> **Problem statement**: Set down each record exactly as written.

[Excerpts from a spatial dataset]

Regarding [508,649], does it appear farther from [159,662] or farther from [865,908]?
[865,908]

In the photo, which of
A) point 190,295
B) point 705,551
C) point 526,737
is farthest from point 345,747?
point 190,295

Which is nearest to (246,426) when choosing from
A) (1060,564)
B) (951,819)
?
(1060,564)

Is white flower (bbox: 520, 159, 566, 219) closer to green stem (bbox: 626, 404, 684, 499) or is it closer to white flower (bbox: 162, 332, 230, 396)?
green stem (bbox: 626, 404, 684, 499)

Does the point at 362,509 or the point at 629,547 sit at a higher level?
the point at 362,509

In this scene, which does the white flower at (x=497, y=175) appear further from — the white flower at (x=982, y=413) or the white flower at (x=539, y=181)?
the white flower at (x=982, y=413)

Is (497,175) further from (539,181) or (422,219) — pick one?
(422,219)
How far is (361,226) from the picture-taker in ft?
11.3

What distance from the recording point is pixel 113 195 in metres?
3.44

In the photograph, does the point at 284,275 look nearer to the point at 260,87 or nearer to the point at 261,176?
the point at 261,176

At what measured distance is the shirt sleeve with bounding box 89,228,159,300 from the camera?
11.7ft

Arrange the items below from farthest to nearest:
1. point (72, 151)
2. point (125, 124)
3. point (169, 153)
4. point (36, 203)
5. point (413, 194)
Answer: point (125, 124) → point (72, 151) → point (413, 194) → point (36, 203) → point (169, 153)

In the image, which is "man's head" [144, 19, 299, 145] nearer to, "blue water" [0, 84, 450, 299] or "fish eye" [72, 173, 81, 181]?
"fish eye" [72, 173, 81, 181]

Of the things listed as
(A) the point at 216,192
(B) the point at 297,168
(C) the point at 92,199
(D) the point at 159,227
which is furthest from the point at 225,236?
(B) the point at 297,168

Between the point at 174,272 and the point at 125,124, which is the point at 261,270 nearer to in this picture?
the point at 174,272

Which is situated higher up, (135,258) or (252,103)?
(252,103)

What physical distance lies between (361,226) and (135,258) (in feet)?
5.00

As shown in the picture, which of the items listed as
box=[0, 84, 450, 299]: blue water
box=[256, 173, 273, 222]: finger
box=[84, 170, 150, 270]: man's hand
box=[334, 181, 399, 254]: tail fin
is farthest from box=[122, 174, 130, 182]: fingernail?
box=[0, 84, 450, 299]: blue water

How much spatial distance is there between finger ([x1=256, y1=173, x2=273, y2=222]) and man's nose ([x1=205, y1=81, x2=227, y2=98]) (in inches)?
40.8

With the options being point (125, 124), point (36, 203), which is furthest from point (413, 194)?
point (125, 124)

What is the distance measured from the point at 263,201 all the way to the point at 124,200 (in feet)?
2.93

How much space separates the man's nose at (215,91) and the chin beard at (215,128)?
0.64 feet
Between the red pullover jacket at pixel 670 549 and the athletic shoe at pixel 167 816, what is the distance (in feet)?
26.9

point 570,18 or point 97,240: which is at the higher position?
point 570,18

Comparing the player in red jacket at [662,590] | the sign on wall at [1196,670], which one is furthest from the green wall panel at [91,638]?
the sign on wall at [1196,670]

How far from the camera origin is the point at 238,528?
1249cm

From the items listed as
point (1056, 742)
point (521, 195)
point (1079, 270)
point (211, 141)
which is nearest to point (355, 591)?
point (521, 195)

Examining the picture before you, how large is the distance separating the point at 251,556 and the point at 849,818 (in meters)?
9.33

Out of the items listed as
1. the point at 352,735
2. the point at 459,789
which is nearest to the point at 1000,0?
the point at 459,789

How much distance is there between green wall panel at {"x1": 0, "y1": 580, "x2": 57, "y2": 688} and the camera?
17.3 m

> **The solution**:
Regarding [508,649], does it appear farther from [159,662] or farther from [865,908]?
[865,908]

In the photo, which of
A) point 190,295
B) point 705,551
C) point 526,737
is farthest from point 345,747?
point 190,295

Which is nearest to (246,426) when choosing from
A) (1060,564)
B) (951,819)
?
(1060,564)

Is white flower (bbox: 520, 159, 566, 219) closer to green stem (bbox: 626, 404, 684, 499) or is it closer to white flower (bbox: 162, 332, 230, 396)?
green stem (bbox: 626, 404, 684, 499)

Does the point at 362,509 or the point at 629,547 sit at a higher level?
the point at 362,509

In this scene, which does the white flower at (x=497, y=175) appear further from — the white flower at (x=982, y=413) or the white flower at (x=539, y=181)?
the white flower at (x=982, y=413)

Is (497,175) further from (539,181) or (422,219) — pick one?
(422,219)
How far is (361,226) from the picture-taker in ft?
11.3

What distance from the recording point is pixel 113 195 in metres?
3.44

In the photograph, does the point at 284,275 look nearer to the point at 260,87 or nearer to the point at 261,176?
the point at 261,176

At what measured distance is the shirt sleeve with bounding box 89,228,159,300 from the camera?
11.7ft

Arrange the items below from farthest to nearest:
1. point (72, 151)
2. point (125, 124)
3. point (169, 153)
4. point (36, 203)
5. point (413, 194)
Answer: point (125, 124) → point (72, 151) → point (413, 194) → point (36, 203) → point (169, 153)

In the image, which is "man's head" [144, 19, 299, 145] nearer to, "blue water" [0, 84, 450, 299] or "fish eye" [72, 173, 81, 181]?
"fish eye" [72, 173, 81, 181]

Of the things listed as
(A) the point at 216,192
(B) the point at 297,168
(C) the point at 92,199
(D) the point at 159,227
which is furthest from the point at 225,236?
(B) the point at 297,168

Between the point at 174,272 and the point at 125,124, which is the point at 261,270 nearer to in this picture?
the point at 174,272

Which is situated higher up, (135,258) or (252,103)?
(252,103)

What physical distance lies between (361,226) and (135,258) (in feet)?
5.00

As shown in the picture, which of the items listed as
box=[0, 84, 450, 299]: blue water
box=[256, 173, 273, 222]: finger
box=[84, 170, 150, 270]: man's hand
box=[334, 181, 399, 254]: tail fin
is farthest from box=[122, 174, 130, 182]: fingernail?
box=[0, 84, 450, 299]: blue water

How much spatial distance is there between finger ([x1=256, y1=173, x2=273, y2=222]) and man's nose ([x1=205, y1=81, x2=227, y2=98]) (in inches)?
40.8

With the options being point (125, 124), point (36, 203), which is furthest from point (413, 194)?
point (125, 124)

What is the distance measured from the point at 263,201 all the way to the point at 124,200 (in feet)?
2.93

How much space separates the man's nose at (215,91) and the chin beard at (215,128)?
0.64 feet
Between the red pullover jacket at pixel 670 549 and the athletic shoe at pixel 167 816, what is the distance (in feet)?
26.9

point 570,18 or point 97,240: which is at the higher position?
point 570,18

Comparing the player in red jacket at [662,590] | the sign on wall at [1196,670], which one is furthest from the green wall panel at [91,638]?
the sign on wall at [1196,670]

How far from the camera origin is the point at 238,528?
1249cm

From the items listed as
point (1056, 742)
point (521, 195)
point (1079, 270)
point (211, 141)
which is nearest to point (355, 591)?
point (521, 195)

Examining the picture before you, how large is the distance separating the point at 251,556 and the point at 849,818 (in meters)?
9.33

Out of the items listed as
1. the point at 352,735
2. the point at 459,789
which is nearest to the point at 1000,0?
the point at 459,789

How much distance is there between green wall panel at {"x1": 0, "y1": 580, "x2": 57, "y2": 688} and the camera?
17.3 m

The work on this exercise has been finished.